We can't then know exactly why the head of the CPS, Alison Saunders, decided to go ahead with the prosecution of Dr Dhanuson Dharmasena for committing FGM.  Was she under pressure to do something because of the campaign?  We do know that the prosecution was announced three days before she was due to appear before the Home Affairs Select Committee, where the failure to prosecute anyone over FGM would undoubtedly been questioned.

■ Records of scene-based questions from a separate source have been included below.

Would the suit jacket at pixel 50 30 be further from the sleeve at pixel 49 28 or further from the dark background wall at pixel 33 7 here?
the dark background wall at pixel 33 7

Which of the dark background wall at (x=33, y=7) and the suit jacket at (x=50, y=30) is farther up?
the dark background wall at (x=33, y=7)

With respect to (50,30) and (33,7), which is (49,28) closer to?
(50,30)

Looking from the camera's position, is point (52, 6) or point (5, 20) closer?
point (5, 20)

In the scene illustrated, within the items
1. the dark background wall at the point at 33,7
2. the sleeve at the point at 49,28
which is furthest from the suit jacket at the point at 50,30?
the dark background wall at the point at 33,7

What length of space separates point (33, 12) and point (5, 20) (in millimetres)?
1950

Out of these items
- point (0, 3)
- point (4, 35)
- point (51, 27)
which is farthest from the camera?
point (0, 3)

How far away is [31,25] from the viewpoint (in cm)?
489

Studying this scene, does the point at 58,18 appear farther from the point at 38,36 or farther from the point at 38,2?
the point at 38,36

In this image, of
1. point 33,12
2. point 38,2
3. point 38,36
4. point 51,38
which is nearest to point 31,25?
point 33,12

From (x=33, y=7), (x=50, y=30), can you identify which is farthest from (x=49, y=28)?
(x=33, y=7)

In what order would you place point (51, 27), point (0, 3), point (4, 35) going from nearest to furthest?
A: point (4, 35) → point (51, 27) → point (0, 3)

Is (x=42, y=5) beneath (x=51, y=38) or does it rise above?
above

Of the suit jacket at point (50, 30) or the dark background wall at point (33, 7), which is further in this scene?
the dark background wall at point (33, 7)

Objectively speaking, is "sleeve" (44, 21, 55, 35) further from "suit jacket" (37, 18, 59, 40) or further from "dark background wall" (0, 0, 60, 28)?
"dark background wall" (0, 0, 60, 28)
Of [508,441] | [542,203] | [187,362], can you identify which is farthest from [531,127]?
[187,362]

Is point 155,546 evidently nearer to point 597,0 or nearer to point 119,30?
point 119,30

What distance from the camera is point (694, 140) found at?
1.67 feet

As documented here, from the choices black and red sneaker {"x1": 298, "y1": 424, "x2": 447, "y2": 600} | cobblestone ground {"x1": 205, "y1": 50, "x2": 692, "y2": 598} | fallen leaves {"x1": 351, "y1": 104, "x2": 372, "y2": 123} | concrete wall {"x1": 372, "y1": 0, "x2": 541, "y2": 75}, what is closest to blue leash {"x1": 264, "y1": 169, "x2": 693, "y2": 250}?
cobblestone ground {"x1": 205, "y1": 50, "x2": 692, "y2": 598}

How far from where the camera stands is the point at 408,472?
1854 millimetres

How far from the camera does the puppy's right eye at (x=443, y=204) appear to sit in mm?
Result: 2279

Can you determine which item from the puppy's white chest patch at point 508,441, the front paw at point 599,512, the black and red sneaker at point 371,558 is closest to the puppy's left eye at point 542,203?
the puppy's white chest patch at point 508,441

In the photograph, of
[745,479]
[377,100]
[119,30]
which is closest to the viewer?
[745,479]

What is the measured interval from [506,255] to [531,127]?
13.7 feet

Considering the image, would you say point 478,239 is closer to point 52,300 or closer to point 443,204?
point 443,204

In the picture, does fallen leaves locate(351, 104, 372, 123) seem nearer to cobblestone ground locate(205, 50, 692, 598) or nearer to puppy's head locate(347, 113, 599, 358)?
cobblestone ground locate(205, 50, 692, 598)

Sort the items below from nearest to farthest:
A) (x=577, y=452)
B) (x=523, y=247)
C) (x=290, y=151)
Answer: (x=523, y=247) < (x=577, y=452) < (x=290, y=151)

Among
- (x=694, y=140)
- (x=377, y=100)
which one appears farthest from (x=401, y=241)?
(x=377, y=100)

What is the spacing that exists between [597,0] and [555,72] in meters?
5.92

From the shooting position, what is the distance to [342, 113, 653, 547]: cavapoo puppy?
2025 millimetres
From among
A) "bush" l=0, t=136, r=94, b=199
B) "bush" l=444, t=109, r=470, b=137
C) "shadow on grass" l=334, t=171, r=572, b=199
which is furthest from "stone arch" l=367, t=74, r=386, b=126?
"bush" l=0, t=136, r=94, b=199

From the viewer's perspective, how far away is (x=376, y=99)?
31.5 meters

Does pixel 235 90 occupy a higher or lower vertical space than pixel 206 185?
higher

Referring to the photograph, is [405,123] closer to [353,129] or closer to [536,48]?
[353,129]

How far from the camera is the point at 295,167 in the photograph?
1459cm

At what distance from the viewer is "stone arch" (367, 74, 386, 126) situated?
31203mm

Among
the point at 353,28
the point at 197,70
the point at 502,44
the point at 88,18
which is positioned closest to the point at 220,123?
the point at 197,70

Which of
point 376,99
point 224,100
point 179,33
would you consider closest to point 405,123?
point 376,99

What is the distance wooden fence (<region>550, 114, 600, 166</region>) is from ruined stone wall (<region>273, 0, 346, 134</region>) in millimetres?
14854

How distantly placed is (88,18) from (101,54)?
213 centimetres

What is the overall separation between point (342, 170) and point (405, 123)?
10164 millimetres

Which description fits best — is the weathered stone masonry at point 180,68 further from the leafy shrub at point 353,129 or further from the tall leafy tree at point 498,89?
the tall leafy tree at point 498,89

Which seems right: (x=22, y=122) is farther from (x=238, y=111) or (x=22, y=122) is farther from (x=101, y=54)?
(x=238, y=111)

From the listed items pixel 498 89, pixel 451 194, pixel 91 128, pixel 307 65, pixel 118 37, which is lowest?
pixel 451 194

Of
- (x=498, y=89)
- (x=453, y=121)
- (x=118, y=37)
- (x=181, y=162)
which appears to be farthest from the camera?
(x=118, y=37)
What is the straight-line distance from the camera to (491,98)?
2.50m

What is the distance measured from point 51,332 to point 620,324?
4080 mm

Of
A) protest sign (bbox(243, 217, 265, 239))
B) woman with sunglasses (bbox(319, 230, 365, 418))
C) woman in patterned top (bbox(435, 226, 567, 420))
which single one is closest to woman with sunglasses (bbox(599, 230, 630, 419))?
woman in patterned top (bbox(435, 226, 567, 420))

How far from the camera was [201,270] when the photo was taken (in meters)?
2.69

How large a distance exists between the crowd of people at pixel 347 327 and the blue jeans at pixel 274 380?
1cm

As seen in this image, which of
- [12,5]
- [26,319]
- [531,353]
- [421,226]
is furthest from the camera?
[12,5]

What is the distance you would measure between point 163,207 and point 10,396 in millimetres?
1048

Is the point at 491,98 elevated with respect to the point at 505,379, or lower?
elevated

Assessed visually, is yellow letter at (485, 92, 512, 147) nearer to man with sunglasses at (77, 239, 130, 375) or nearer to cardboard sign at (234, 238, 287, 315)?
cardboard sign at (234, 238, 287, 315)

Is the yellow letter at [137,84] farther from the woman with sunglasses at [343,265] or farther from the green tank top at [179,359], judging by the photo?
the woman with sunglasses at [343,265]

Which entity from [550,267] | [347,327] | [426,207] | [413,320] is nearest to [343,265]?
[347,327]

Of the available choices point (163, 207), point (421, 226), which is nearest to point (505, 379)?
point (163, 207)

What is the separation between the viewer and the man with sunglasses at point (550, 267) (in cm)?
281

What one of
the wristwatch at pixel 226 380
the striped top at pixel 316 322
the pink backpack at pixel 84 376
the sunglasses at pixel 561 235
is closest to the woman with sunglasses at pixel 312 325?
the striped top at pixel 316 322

Nonetheless, even on the basic facts of the case it ought to have been clear that Dharmasena had acted in the interests of his patient, even if he erred in precisely the procedure he carried out.  Dharmasena's patient, who did not want the doctor to be prosecuted, had undergone either type 1 or type 2 FGM as a child.  Hospital policy was she should have been seen by the antenatal team earlier in her pregnancy when the damage caused by the FGM could have been repaired.  For whatever reason, this hadn't occurred.  Dharmasena himself had not encountered FGM previously, nor undergone training on it.  After making a number of cuts to the patient in order for the baby to be delivered, it was born safely.  The bleeding however didn't stop, and on the spur of the moment he put in a single continuous suture in a figure of eight.  Hospital policy was the damage should not have been repaired in such a way, and was considered to be in effect reinfibulation, or carrying out the FGM again.  An investigation by the hospital after Dharmasena himself raised concerns over his actions recommended further training and a "period of a reflection".  It was also, fatefully, referred to the Metropolitan police.

Almost as soon as the prosecution was announced doctors responded anxiously, saying there was a world of difference between a repair being made during delivery of a baby and actual FGM.  Calls for it to be dropped were however ignored, and the judge during the trial also rejected 3 separate attempts by the defence for the case to be thrown out.  Even so, it took the jury little more than 30 minutes to decide Dharmasena was not guilty.

On the face of it, as the campaigning midwife Comfort Momoh commented, what Dharmasena did was against the law on FGM.  This was surely though a case with extenuating circumstances, which in itself shows how further training is needed for doctors, let alone other health workers and civil servants.  In the end the jury reached the correct decision and Dharmasena seems likely to be able to carry on as a doctor.  It should also though concentrate the minds of journalists over the power they have to affect policy, and just how easily it can lead to good people being made scapegoats.